A View from Robert Lemos
Clarifying An Antivirus Cloud
Other antivirus firms have raised questions about Immunet’s “cloud-antivirus” technology. The startup’s CEO offers to answer them.
Immunet’s CEO Oliver Friedrichs agreed to answer some questions about the company, its business and the technology it uses to detect of malicious software.
What is your definition of a cloud antivirus solution?
A pure cloud antivirus solution relies on a detection set that resides on Internet servers, or “in the cloud.” A lightweight desktop agent is used to query this detection set whenever new files are installed on your computer, or when you perform a scan of running applications. Traditional antivirus products store this detection set locally, and in recent years, that database has grown to use anywhere from 50 to 100 megabytes of additional storage space. Immunet Protect is a pure cloud-based product since our detections are stored on the Internet by Immunet and accessed on-demand when required.
What are the advantages of cloud AV?
A cloud AV product is much different than a traditional antivirus product, and it requires re-architecting all components of the AV products. It moves the actual detections into the cloud. The following are what we believe are just some of the benefits:
- It reduces the publishing delay to zero
Threats today are very short lived, and by the time you receive detections from your traditional AV vendor, the threat itself has largely died off. Even worse, the detections that you receive–numbering from 10,000 to 40,000 per day–are largely irrelevant to you. The chances of you encountering even one of those threats on any given day are very, very low. Your system queries the cloud to determine whether something is malicious, and it takes, on average, 200ms, about 1/5th of a second, to get a response.
- It requires less resources from users’ computers
Cloud AV reduces the on-disk footprint, in-memory usage, CPU required to update your computer, and bandwidth costs.
- It allows for broader protection
Since the cloud can grow in a largely unbounded fashion, it is possible to be much more liberal on what you put in the cloud. It allows for blacklisting, whitelisting, and even aggressive report-only detections quite easily. It allows an antivirus vendor much more flexibility in protecting the end-user.
- It allows for quicker innovation
It is much easier for a company that is cloud-based to innovate and tune their detection logic. In most cases this does not require the company’s user base to install updates. This is a huge advantage and directly affects the protection that is provided to end users.
- It allows for immediate resolution of false
False positives–when a legitimate program is flagged as a threat–continue to plague the AV industry, and they are impossible to eliminate entirely. With a cloud-based model, however, you can remove an erroneous detection immediately, as soon as you begin to see people in the field restore files that have been incorrectly quarantined. Immunet Protect does this, and we are able to resolve false positives by monitoring in-field restores.
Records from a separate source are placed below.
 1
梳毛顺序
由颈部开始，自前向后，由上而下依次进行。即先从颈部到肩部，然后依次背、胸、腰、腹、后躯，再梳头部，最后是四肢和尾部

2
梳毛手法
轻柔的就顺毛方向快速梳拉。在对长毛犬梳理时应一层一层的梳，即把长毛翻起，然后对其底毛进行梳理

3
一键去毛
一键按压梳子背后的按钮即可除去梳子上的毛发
Malicious software that is packed in different ways to evade antivirus is a major problem right now. We will likely see packed programs that will require millions of signatures to catch. How does cloud AV solve this problem?
Cloud AV can deal with packed, metamorphic, and polymorphic threats through the use of domain-specific generic signatures that will detect families and variants of these threats. The development of such signature formats are the key to the future success of cloud-based antivirus, and Immunet is heavily focused in this area.
Immunet previously has said that it has decided not to use the detections of other antivirus solutions in its inputs when determining if a program is malicious or not. Can you explain that?
Let me clarify a statement that I made previously on what we do when running alongside another antivirus product. Immunet Protect sees when other security products detect or block threats. It’s quite easy to do this without interfering with or tampering with other products in any way. More specifically, we see threats that the user has received in some form arrive on their computer, and get quarantined. This information is sent up to Immunet; much like SANS DShield and Symantec DeepSight work for intrusion events. We track this information for reporting purposes and are still determining whether or not this information can be used directly to generate detections.